The stement says that the Sussex route strategic business plan will help deliver a more reliable railway to cope with the continued increase in passengers using the railway in Sussex and parts of Surrey.
The route is one of the main commuter routes in the south of England - passenger numbers have increased by around 40 per cent in the last 10 years and are forecast to grow by a further 30 per cent in the next 10 years.
To cater for this continued growth, a programme of improvements will be carried out between 2014 and 2019 on the Sussex route, including:
- track and signalling upgrades across the route to cope with the increase in trains and passengers
- a new £23m route operating centre at Three Bridges will become fully operational and provide a central signalling function for a large section of the railway across Kent and Sussex. As part of Network Rail’s modernisation of the country’s signalling system, it will contribute to saving £250m annually in signalling costs across the network
- a power upgrade will take place to ensure longer trains, providing more capacity and more seats, can be used across the route
- work to allow longer trains to operate north of Purley and on the west London line will be completed
- Redhill station, a major interchange on the Brighton mainline, will have a new platform built to improve performance and allow for additional services to run
As part of the redevelopment of London Bridge station, Thameslink services which run through the centre of London will be diverted away from London Bridge between 2014 and 2017, running instead via Elephant and Castle. To prepare for this, £8m will be spent in the area to increase the resilience of the infrastructure to cope with the additional trains.
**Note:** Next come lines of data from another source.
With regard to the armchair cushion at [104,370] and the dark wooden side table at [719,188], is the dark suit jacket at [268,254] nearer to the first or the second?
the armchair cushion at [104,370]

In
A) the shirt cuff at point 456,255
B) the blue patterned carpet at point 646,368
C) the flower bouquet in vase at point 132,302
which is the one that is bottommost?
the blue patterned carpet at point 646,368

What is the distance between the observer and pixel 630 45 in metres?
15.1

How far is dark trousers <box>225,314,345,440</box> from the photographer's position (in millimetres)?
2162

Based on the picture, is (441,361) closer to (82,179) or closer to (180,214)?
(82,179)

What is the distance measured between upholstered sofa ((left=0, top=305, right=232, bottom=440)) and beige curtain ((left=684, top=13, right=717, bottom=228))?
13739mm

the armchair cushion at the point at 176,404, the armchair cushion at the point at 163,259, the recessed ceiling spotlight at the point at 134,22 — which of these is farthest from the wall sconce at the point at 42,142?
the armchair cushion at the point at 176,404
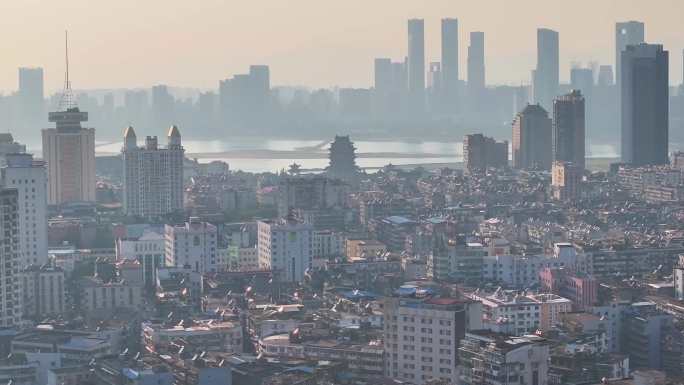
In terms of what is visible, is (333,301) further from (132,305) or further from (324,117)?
(324,117)

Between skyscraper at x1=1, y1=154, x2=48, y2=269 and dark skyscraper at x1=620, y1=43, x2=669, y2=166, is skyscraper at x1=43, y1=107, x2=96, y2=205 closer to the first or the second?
skyscraper at x1=1, y1=154, x2=48, y2=269

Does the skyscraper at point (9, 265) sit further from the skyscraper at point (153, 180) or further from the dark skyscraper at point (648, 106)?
the dark skyscraper at point (648, 106)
Both Kent and Sussex routes will invest in protecting critical infrastructure - such as embankment and cuttings stabilisation and drainage - to help minimise the level of disruption due to severe weather events and to mitigate against the effects of extreme weather, including flooding, on the railway.
In addition to improving the reliability of the infrastructure, work will continue to take place with train operators and stakeholders to identify opportunities for journey time reductions and timetable improvements to further improve services for passengers.
Further work will be carried out to reduce level crossing risk by seeking to close or divert level crossings wherever possible.
There will also be an increase in engagement with level crossing users and line side neighbours to help reduce incidents of misuse.